Intrekking van bijstand wegens niet melden van op geld waardeerbare werkzaamheden en schending van inlichtingenverplichting

In deze zaak heeft de Centrale Raad van Beroep op 23 juli 2019 uitspraak gedaan in hoger beroep tegen een eerdere uitspraak van de rechtbank Amsterdam. De appellant, die tot 2 april 2014 als zelfstandige werkzaam was, had bijstand aangevraagd na de beëindiging van zijn bedrijf. Het college van burgemeester en wethouders van Amsterdam heeft echter een onderzoek ingesteld naar de rechtmatigheid van de verleende bijstand, omdat er vermoedens bestonden dat de appellant zijn werkzaamheden als zelfstandige had voortgezet. Dit leidde tot de intrekking van de bijstand en de terugvordering van gemaakte kosten. De rechtbank heeft het beroep van de appellant tegen de intrekking van de bijstand ongegrond verklaard, maar het beroep tegen de terugvordering gegrond verklaard.

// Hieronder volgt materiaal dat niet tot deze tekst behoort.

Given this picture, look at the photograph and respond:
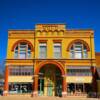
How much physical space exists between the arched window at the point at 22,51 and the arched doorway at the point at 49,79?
11.8ft

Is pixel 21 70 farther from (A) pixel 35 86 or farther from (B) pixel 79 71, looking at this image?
(B) pixel 79 71

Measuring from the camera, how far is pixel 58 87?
52.0 meters

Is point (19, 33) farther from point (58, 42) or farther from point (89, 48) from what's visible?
point (89, 48)

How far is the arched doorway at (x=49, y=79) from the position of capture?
51094 millimetres

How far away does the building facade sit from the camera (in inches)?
1997

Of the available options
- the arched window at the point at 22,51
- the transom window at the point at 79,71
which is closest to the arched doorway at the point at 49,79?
the transom window at the point at 79,71

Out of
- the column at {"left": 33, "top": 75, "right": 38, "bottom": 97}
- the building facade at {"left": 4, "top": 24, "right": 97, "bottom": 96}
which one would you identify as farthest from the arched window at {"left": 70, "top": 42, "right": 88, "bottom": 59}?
the column at {"left": 33, "top": 75, "right": 38, "bottom": 97}

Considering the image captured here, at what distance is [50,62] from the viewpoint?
51188 mm

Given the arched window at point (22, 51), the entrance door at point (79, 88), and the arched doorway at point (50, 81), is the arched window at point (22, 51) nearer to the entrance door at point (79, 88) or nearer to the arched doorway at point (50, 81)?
the arched doorway at point (50, 81)

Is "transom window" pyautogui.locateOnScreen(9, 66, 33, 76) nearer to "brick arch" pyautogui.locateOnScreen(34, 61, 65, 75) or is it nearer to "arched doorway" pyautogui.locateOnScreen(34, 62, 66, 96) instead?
"brick arch" pyautogui.locateOnScreen(34, 61, 65, 75)

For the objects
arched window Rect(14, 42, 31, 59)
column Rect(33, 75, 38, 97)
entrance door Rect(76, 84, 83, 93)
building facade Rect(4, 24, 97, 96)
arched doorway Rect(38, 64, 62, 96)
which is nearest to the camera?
column Rect(33, 75, 38, 97)

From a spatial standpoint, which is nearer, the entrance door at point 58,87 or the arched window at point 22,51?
the entrance door at point 58,87

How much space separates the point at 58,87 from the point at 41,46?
832 centimetres

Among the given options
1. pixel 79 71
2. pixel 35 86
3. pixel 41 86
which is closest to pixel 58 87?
pixel 41 86
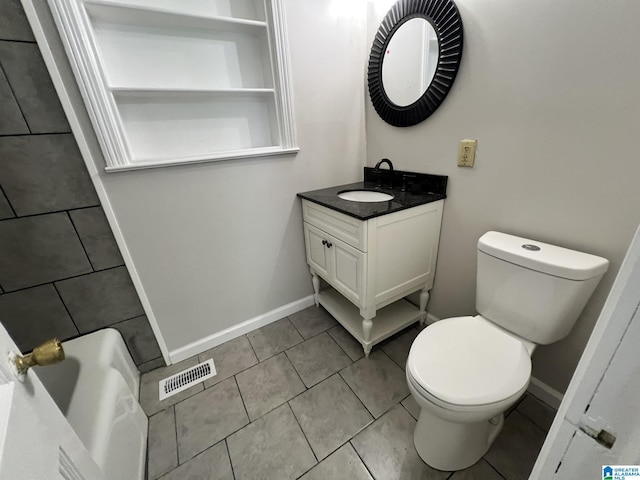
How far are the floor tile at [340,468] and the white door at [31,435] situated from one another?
0.78 m

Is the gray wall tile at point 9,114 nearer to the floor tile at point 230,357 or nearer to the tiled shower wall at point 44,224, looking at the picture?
the tiled shower wall at point 44,224

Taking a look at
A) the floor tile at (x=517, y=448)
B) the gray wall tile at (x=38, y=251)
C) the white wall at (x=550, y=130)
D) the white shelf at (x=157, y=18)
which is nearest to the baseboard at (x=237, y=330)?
the gray wall tile at (x=38, y=251)

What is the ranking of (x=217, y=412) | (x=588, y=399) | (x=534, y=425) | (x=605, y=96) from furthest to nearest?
(x=217, y=412) → (x=534, y=425) → (x=605, y=96) → (x=588, y=399)

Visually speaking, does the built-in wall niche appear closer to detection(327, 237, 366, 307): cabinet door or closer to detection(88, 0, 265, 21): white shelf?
detection(88, 0, 265, 21): white shelf

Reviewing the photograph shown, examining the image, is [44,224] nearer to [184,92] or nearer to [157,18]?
[184,92]

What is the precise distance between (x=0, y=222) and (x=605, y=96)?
222 centimetres

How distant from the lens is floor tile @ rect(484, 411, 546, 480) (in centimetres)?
103

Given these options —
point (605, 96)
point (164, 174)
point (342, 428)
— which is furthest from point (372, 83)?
point (342, 428)

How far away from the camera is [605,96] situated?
873 millimetres

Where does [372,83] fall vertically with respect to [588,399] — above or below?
above

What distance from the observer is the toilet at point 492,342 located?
0.88 metres

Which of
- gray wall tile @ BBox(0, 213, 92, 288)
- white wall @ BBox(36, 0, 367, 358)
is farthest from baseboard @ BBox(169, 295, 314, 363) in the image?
gray wall tile @ BBox(0, 213, 92, 288)

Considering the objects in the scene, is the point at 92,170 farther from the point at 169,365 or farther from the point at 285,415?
the point at 285,415

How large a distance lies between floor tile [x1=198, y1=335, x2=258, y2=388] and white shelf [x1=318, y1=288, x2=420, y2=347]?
0.57 meters
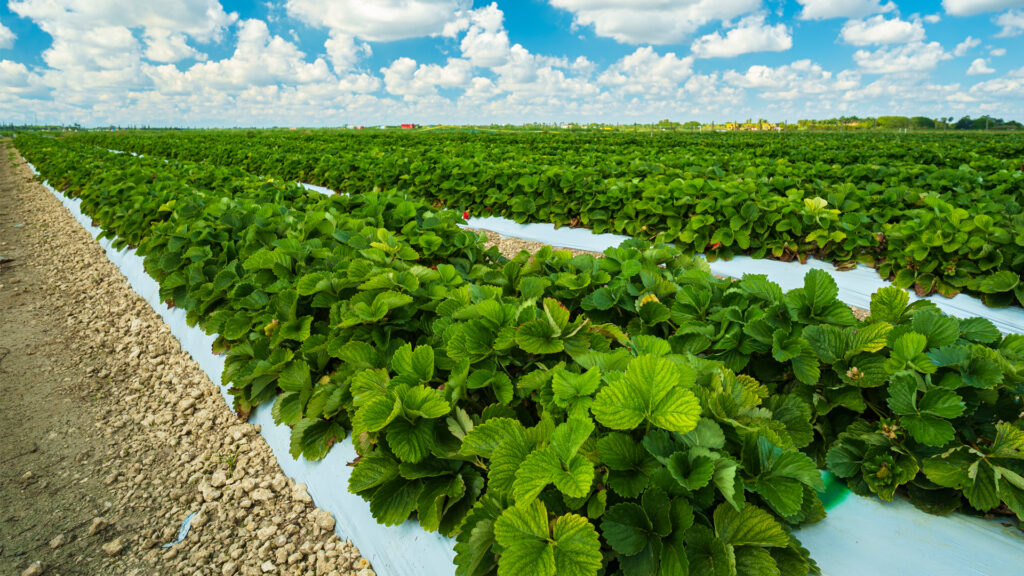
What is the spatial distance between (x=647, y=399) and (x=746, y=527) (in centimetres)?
37

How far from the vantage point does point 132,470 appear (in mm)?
2480

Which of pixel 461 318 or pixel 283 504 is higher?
pixel 461 318

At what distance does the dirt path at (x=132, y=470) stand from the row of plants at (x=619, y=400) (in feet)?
1.08

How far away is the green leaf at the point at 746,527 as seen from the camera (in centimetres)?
117

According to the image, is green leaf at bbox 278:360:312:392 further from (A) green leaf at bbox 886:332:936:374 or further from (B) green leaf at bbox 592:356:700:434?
(A) green leaf at bbox 886:332:936:374

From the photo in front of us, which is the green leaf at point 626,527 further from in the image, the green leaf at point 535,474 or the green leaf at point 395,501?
the green leaf at point 395,501

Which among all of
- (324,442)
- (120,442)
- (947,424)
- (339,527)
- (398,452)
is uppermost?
(947,424)

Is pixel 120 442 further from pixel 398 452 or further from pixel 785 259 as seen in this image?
pixel 785 259

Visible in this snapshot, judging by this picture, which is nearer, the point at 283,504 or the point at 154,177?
the point at 283,504

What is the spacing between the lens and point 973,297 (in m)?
4.58

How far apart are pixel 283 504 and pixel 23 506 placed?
4.01 feet

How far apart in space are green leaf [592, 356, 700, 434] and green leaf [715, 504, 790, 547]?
0.25 metres

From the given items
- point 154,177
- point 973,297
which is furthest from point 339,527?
point 154,177

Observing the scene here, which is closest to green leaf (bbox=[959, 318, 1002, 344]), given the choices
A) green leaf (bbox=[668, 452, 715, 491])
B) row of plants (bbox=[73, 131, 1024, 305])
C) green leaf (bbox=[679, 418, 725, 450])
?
green leaf (bbox=[679, 418, 725, 450])
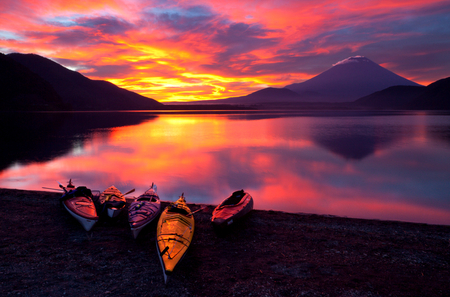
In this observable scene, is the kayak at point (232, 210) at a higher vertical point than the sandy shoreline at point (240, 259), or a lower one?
higher

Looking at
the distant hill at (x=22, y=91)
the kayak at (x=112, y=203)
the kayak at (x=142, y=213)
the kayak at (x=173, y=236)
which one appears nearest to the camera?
the kayak at (x=173, y=236)

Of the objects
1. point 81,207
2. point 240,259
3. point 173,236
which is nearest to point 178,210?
point 173,236

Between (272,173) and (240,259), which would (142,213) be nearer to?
(240,259)

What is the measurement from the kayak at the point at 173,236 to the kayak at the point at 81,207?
2599 mm

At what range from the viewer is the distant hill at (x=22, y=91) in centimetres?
11388

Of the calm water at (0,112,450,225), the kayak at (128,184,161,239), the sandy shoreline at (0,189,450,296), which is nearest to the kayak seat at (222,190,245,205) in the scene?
the sandy shoreline at (0,189,450,296)

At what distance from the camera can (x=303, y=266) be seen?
634 centimetres

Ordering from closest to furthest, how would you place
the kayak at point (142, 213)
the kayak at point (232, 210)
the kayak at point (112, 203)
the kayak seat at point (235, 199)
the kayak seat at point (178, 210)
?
1. the kayak at point (142, 213)
2. the kayak at point (232, 210)
3. the kayak seat at point (178, 210)
4. the kayak at point (112, 203)
5. the kayak seat at point (235, 199)

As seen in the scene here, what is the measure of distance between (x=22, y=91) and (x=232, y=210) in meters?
157

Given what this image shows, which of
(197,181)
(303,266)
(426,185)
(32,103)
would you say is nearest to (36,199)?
(197,181)

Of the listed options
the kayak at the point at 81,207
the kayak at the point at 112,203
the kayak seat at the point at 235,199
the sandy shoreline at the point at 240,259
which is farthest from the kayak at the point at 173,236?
the kayak at the point at 81,207

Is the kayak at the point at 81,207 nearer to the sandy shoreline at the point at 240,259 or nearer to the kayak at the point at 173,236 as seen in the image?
the sandy shoreline at the point at 240,259

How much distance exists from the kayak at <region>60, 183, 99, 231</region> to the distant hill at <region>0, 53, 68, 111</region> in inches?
5247

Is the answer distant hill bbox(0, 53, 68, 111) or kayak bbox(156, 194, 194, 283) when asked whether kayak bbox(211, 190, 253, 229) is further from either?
distant hill bbox(0, 53, 68, 111)
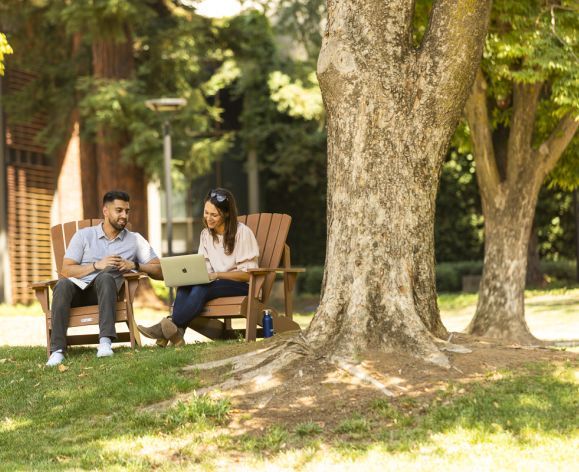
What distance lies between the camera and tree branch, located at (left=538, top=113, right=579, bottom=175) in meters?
13.0

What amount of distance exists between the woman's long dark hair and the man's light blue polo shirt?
674 mm

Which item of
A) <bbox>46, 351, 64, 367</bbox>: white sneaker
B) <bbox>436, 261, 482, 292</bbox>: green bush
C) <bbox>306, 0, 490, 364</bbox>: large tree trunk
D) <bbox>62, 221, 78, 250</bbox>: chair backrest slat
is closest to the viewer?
<bbox>306, 0, 490, 364</bbox>: large tree trunk

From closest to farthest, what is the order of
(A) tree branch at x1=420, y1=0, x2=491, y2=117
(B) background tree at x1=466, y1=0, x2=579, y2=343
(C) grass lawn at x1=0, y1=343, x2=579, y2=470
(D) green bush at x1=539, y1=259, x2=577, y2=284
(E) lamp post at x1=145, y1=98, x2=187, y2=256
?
(C) grass lawn at x1=0, y1=343, x2=579, y2=470 → (A) tree branch at x1=420, y1=0, x2=491, y2=117 → (B) background tree at x1=466, y1=0, x2=579, y2=343 → (E) lamp post at x1=145, y1=98, x2=187, y2=256 → (D) green bush at x1=539, y1=259, x2=577, y2=284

In hoger beroep heeft de Raad de zaak beoordeeld en geconcludeerd dat de appellant zijn inlichtingenverplichting heeft geschonden door geen melding te maken van op geld waardeerbare werkzaamheden. De Raad oordeelde dat het college terecht de bijstand heeft ingetrokken en de kosten heeft teruggevorderd. De Raad bevestigde de aangevallen uitspraak, waarbij het hoger beroep van de appellant niet slaagde. De Raad benadrukte dat er geen ruimte is voor een toets aan disproportionaliteit in dit geval, gezien de verplichtingen die voortvloeien uit de wetgeving.

Uitspraak

17 3320 PW

Datum uitspraak: 23 juli 2019
Centrale Raad van Beroep
Meervoudige kamer
Uitspraak op het hoger beroep tegen de uitspraak van de rechtbank Amsterdam van
17 maart 2017, 16/7349 (aangevallen uitspraak)
Partijen:
[appellant] te [woonplaats] (appellant)
het college van burgemeester en wethouders van Amsterdam (college)

PROCESVERLOOP

Namens appellant heeft mr. A. Köker, advocaat, hoger beroep ingesteld.
Het college heeft een verweerschrift ingediend.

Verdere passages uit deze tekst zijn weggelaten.